• **EXERCISE REQUIREMENTS**
Copy out the essay about Bob Dylan below word for word, from its first sentence to its last.

• **EXTRACT**
........

Bob Dylan is as real to me as the strands of hair on my head. His was the last vinyl I played after a night of drinking at Mankato State University in 1982. He was the instigator of my confessional altar while I played his song, "Every Grain of Sand." His music was my wake-up call in 1975 when men were being slaughtered on both sides in Vietnam.

Jane HoffmanBob Dylan belongs to me. He is something I can't share collectively with others, not even with Duluth Dylan Fest 2018 running through this weekend.

I discovered after my one attempt at Dylan Fest in 2013 that I don't want to share my memory with like-minded comrades. Like the foreshadowing nuances of his ballad, "Ring Them Bells," in which Sts. Peter and Catherine serve as messengers of a prophecy, a conjuring image of Dylan will not emerge even if I had boarded the Blood on the Tracks Train that was part of this year's festival in Duluth. Being in a crowded train with Dylanites wasn't going to bring me closer to the last prophet after Malachi.

........

• **DATASET EXTRACT**
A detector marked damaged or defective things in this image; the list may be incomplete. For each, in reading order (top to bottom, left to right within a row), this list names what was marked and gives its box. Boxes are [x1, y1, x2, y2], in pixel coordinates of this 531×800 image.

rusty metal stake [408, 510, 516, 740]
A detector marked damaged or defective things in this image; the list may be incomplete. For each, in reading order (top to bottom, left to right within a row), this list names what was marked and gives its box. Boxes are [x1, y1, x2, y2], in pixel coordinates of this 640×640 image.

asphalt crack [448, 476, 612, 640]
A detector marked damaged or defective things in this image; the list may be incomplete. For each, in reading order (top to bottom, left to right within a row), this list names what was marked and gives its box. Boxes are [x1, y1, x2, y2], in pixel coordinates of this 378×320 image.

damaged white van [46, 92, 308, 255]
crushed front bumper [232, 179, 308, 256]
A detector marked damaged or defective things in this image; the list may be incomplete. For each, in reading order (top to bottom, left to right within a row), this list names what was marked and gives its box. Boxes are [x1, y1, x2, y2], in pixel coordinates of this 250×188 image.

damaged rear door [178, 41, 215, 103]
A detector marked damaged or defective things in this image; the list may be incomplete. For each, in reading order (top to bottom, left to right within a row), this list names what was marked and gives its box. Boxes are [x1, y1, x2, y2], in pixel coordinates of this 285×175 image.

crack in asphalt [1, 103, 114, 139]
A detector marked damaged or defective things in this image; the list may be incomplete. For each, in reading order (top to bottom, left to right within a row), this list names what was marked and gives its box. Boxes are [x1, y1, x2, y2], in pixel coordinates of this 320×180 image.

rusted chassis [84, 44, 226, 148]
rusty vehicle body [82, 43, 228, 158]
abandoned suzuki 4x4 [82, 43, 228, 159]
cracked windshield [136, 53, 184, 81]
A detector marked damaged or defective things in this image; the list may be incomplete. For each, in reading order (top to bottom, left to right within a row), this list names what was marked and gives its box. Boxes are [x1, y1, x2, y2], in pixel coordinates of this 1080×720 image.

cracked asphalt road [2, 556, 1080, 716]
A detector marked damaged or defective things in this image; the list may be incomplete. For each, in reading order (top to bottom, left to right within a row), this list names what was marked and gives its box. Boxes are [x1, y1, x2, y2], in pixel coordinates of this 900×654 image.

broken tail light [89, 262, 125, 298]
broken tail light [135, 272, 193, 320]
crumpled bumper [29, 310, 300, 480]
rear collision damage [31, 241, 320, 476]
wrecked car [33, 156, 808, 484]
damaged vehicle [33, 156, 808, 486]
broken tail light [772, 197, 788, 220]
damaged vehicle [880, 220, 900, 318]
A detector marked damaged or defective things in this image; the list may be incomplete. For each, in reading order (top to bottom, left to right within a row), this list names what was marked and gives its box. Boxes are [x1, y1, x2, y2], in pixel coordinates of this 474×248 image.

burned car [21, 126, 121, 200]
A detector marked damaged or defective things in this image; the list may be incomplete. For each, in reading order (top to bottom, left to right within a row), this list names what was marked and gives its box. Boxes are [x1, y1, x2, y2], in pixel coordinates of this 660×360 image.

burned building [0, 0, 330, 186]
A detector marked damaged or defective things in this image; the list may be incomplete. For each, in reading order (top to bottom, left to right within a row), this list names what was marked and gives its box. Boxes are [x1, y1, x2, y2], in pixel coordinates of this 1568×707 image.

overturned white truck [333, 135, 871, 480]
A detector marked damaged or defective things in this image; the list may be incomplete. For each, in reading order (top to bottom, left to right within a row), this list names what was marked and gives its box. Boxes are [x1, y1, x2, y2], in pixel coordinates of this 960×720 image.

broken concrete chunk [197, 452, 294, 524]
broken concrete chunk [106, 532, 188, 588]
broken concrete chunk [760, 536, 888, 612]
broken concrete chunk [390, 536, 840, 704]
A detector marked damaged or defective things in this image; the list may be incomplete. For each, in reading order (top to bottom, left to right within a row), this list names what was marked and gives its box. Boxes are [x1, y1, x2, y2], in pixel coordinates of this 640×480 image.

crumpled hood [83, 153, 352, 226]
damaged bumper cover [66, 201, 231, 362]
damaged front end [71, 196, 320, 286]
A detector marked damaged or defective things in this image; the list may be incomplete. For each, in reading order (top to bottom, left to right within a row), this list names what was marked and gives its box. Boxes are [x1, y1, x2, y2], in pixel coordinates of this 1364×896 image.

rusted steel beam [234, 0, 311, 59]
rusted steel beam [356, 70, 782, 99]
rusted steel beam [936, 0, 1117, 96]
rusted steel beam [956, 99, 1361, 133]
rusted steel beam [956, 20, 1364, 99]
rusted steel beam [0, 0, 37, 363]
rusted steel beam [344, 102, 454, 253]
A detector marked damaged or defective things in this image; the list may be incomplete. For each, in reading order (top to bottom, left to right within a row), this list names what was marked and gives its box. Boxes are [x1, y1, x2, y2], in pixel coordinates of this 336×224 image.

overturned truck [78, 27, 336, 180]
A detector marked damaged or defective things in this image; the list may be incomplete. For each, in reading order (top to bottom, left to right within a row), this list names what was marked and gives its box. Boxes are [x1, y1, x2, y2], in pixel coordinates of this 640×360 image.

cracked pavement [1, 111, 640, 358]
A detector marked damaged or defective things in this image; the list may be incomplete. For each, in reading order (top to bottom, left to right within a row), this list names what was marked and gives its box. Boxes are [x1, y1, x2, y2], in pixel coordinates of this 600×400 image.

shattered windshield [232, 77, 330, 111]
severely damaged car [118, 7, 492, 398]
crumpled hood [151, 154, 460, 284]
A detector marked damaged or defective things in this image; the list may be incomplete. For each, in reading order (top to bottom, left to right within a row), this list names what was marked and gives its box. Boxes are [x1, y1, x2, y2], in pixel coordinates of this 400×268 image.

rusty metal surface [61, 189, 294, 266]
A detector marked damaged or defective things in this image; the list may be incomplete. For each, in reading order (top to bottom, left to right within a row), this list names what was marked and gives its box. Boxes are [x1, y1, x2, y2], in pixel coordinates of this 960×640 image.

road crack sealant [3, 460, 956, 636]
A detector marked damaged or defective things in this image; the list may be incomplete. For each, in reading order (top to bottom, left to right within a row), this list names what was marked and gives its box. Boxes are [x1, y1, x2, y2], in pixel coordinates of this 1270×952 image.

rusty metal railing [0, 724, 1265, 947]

........

• **FULL RESPONSE**
Bob Dylan is as real to me as the strands of hair on my head. His was the last vinyl I played after a night of drinking at Mankato State University in 1982. He was the instigator of my confessional altar while I played his song, "Every Grain of Sand." His music was my wake-up call in 1975 when men were being slaughtered on both sides in Vietnam.

Jane HoffmanBob Dylan belongs to me. He is something I can't share collectively with others, not even with Duluth Dylan Fest 2018 running through this weekend.

I discovered after my one attempt at Dylan Fest in 2013 that I don't want to share my memory with like-minded comrades. Like the foreshadowing nuances of his ballad, "Ring Them Bells," in which Sts. Peter and Catherine serve as messengers of a prophecy, a conjuring image of Dylan will not emerge even if I had boarded the Blood on the Tracks Train that was part of this year's festival in Duluth. Being in a crowded train with Dylanites wasn't going to bring me closer to the last prophet after Malachi.